The answer to that question was provided in the wake of the Alfie Evans case by a headline in the Wall Street Journal: “Alfie Evans and the State. A medical debate that’s gone global is not about the money. It’s about power.” That is the real truth. The medical and judicial establishments exert power of life and death; any challenge to that arbitrary power is seen as threatening a virility symbol, especially when foreign governments are involved.
In recent decades the British establishment has developed an aggressively secular/humanist mindset in which innocent life is not valued of itself but for its so-called “quality”. Although some conflicting medical evidence suggested RS might be moving into a minimally conscious state, the hospital trust wanted to end his nutrition because, as one specialist expressed it, they believed he would never “achieve a meaningful quality of life”.
Quality of life is a genuine concern, but it is being abused. The term “bed blockers”, the callous “herd immunity” mantra at the beginning of the coronavirus pandemic, the routine abortion of 90 per cent of Down Syndrome babies, the pressure to legalise euthanasia despite its abuse in Belgium and the Netherlands – all these are symptoms of the return, even the triumph, in British society of the loathsome cult of eugenics.
Somehow, we have gained a collective impression that a life that is not active, particularly economically active, is of secondary value. This is morally corrosive. The pathetic cliché “We need to have a national conversation” is not a serious way of phrasing the problem; but we do need to pause and engage in a radical reappraisal of where we stand, as a society, on so fundamental an issue as life and death.
The decline in the influence of Christianity has had a detrimental effect on the nation’s moral sensibilities. Sentimentality – an erratic and potentially cruel emotion (the Nazis were very sentimental) – has displaced true compassion. For the best part of two millennia the moderating influence of Christianity on law, the waging of war and every other morally related activity softened the cruelty epitomized by the Roman arena. With that restraint largely sidelined, society is slipping back into old habits of barbarism, often disguised as new, progressive expressions of compassion. Civilization will only learn by the bitter experience of reliving history that ethics are not an adequate substitute for morals.

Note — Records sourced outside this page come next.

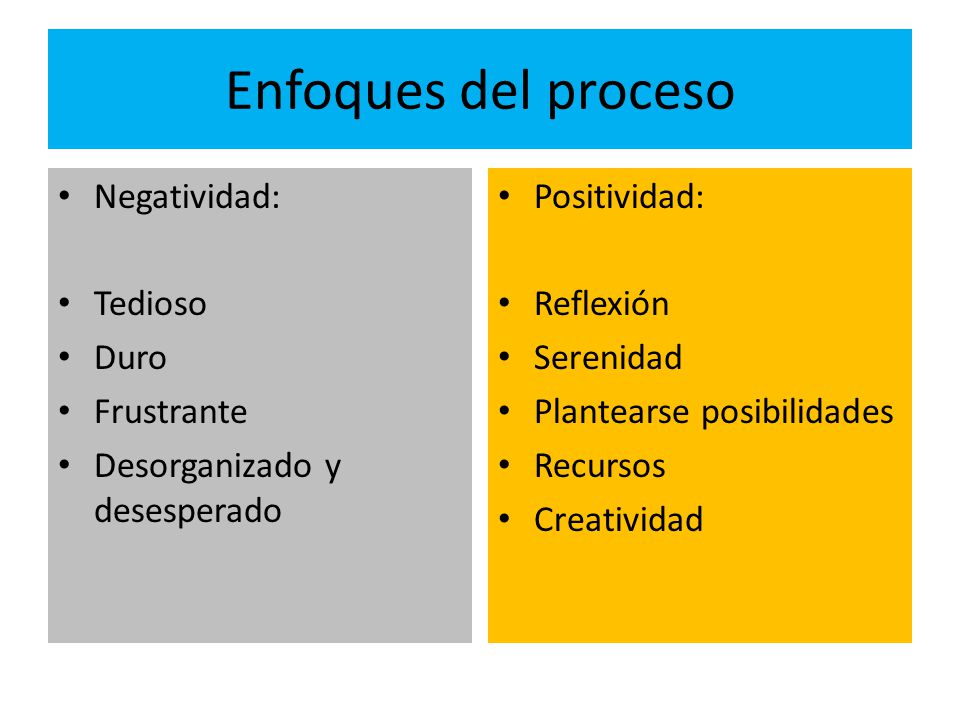 Enfoques del proceso

• Negatividad:

• Tedioso
• Duro
• Frustrante
• Desorganizado y desesperado

• Positividad:

• Reflexión
• Serenidad
• Plantearse posibilidades
• Recursos
• Creatividad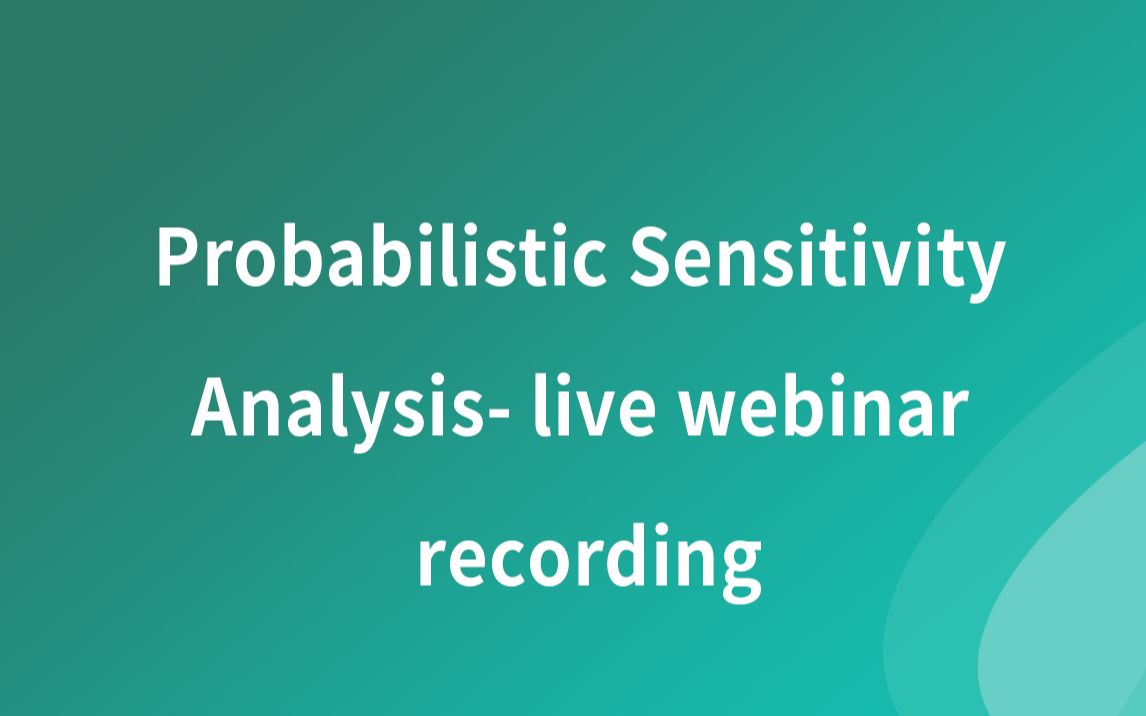 Probabilistic Sensitivity Analysis- live webinar recording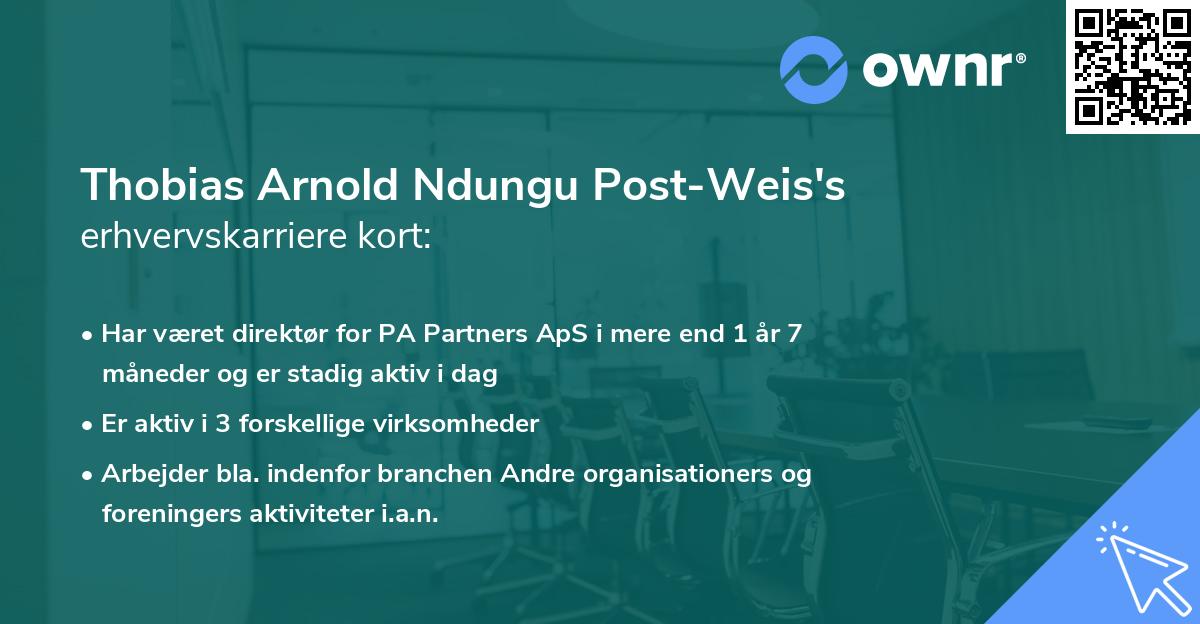 ownr®

Thobias Arnold Ndungu Post-Weis's erhvervskarriere kort:

• Har været direktør for PA Partners ApS i mere end 1 år 7 måneder og er stadig aktiv i dag

• Er aktiv i 3 forskellige virksomheder

• Arbejder bla. indenfor branchen Andre organisationers og foreningers aktiviteter i.a.n.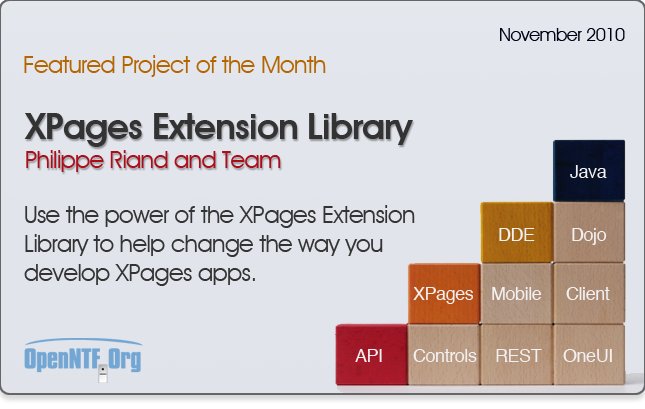 November 2010

Featured Project of the Month

XPages Extension Library

Philippe Riand and Team

Use the power of the XPages Extension Library to help change the way you develop XPages apps.

Java
DDE Dojo
XPages Mobile Client
API Controls REST OneUI

OpenNTF.Org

Looming over the whole debate is the ever encroaching role of the state. Despite the outcry in the wake of the Alfie Evans case, where is the robust “Alfie’s Law” to re-empower parents? The onward march of the intruder state has become a stampede. UK law on organ donation now presumes the consent of anyone who dies to have their organs harvested, unless they specifically opt out by having their name entered on a special register.
The monstrous presumption behind this legislation is that the state owns all our bodies and is entitled to carve them up at will, unless we go cap-in-hand and redeem them, as in a pawnshop, from the all-powerful government. How long before even the right of opt-out is removed from us?
The death of RS, detained on British soil to die while his countrymen sought to bring him home and care for him, is just the latest potent demonstration of the lethal outreach of a doctrinaire state. This is not a British phenomenon: most European courts are at least as bad and the brief intervention by the European Court of Human Rights was downright scandalous. Making Brexit work is about more than fluid trade; it should also be about the rediscovery of the moderation, common sense, fairness, compassion and civilised mores that formerly made this country a good place to live and a safe place to die.